_Selected passage_:
════════════════════

Mar 11, 2022

The Phone Booth at the Edge of the World by Laura Imai Messina: Book Beginning

 

The phone booth at the edge of the world by Laura Imai Messina
Published March 9, 2021, Harry N. Abrams

Book description: "grief, mourning, and the joy of survival, inspired by a real phone booth in Japan with its disconnected “wind” phone, a place of pilgrimage and solace since the 2011 tsunami."

Yui makes a pilgrimage to the phone booth in the garden of Bel Gardia, at the foot of the Mountain of the Whale. Here people find solace in talking on the disconnected phone to the ones they lost in the tsunami of March 11, 2011, their voices carried away by the wind. 

Book beginning:

Prologue

In the vast, steep garden of Bel Gardia, great gusts of wind lashed the plants.

The woman instinctively raised an elbow to her face, rounding her back. Then, almost immediately, she straightened up again. 

She had arrived before dawn, and watched as the sun came up but the sun remained hidden....

════════════════════

_Information given_:
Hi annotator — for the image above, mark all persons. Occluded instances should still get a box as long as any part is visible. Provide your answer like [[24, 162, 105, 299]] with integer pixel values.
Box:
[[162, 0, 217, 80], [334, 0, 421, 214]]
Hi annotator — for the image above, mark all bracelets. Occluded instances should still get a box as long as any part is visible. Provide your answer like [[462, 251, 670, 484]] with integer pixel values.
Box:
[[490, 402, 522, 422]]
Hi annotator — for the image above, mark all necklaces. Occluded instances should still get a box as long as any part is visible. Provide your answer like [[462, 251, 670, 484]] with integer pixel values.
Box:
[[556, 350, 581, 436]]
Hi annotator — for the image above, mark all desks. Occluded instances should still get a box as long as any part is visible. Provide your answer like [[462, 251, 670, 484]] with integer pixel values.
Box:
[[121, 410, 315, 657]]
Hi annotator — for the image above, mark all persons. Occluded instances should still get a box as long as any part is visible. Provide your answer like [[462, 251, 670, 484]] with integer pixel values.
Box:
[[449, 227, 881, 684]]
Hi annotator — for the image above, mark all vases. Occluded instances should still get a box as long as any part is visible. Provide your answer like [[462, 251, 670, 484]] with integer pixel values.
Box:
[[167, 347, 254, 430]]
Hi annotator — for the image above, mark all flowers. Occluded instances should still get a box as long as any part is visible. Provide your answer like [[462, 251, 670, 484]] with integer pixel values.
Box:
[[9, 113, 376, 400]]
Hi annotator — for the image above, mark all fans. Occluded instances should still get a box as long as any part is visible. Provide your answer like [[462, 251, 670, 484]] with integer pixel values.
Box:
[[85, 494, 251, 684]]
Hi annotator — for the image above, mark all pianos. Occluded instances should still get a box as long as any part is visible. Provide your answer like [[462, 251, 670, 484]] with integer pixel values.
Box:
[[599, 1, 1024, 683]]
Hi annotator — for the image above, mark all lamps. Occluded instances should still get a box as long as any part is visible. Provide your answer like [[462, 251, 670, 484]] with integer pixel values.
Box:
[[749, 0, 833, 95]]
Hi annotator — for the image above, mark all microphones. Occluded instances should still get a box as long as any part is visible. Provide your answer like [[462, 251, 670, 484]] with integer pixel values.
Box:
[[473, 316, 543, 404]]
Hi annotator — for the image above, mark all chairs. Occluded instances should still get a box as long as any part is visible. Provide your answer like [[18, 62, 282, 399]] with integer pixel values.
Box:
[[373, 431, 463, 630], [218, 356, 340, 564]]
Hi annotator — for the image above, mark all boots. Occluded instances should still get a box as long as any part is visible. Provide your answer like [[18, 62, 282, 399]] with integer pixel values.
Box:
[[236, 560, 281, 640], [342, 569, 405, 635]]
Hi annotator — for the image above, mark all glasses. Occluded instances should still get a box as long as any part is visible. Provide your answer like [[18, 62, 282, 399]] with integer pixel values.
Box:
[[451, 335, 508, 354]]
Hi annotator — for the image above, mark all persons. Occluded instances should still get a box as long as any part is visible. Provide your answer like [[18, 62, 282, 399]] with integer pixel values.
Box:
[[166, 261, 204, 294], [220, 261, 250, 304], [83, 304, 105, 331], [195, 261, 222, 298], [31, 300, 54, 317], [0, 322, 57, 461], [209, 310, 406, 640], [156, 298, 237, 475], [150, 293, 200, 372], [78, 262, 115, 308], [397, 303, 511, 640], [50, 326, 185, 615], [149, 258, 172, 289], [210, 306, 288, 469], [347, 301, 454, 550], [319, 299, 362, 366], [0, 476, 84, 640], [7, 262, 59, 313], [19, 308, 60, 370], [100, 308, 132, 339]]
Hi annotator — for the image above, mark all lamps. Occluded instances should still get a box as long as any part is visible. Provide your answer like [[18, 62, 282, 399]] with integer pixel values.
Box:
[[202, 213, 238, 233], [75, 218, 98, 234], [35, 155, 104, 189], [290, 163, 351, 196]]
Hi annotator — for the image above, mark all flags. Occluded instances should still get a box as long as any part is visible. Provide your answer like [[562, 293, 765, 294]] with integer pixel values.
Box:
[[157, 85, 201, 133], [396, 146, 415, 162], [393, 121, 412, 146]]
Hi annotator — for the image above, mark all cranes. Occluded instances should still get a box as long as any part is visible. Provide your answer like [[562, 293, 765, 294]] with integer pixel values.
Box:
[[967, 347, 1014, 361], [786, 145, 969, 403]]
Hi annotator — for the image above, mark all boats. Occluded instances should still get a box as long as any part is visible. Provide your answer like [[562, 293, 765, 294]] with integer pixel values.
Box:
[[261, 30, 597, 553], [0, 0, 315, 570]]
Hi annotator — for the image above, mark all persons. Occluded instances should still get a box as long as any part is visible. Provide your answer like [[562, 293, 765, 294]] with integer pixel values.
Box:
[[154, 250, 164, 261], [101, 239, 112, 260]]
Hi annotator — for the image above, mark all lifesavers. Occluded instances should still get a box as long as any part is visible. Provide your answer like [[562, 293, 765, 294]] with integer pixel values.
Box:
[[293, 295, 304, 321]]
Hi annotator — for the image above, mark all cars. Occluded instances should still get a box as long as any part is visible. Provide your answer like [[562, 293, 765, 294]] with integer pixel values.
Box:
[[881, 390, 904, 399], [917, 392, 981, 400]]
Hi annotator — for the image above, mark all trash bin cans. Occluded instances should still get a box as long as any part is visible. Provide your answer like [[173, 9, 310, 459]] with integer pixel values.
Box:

════════════════════

_What to do_:
#1 From the page on The Phone Booth at the Edge of the World, extract the passage that begins at the words "In the vast, steep" and stops after "straightened up again.".
#2 Which named geographic places does the page on The Phone Booth at the Edge of the World mention?

_Solutions by task_:
#1
In the vast, steep garden of Bel Gardia, great gusts of wind lashed the plants.

The woman instinctively raised an elbow to her face, rounding her back. Then, almost immediately, she straightened up again.

#2
- Japan
- Bel Gardia
- Mountain of the Whale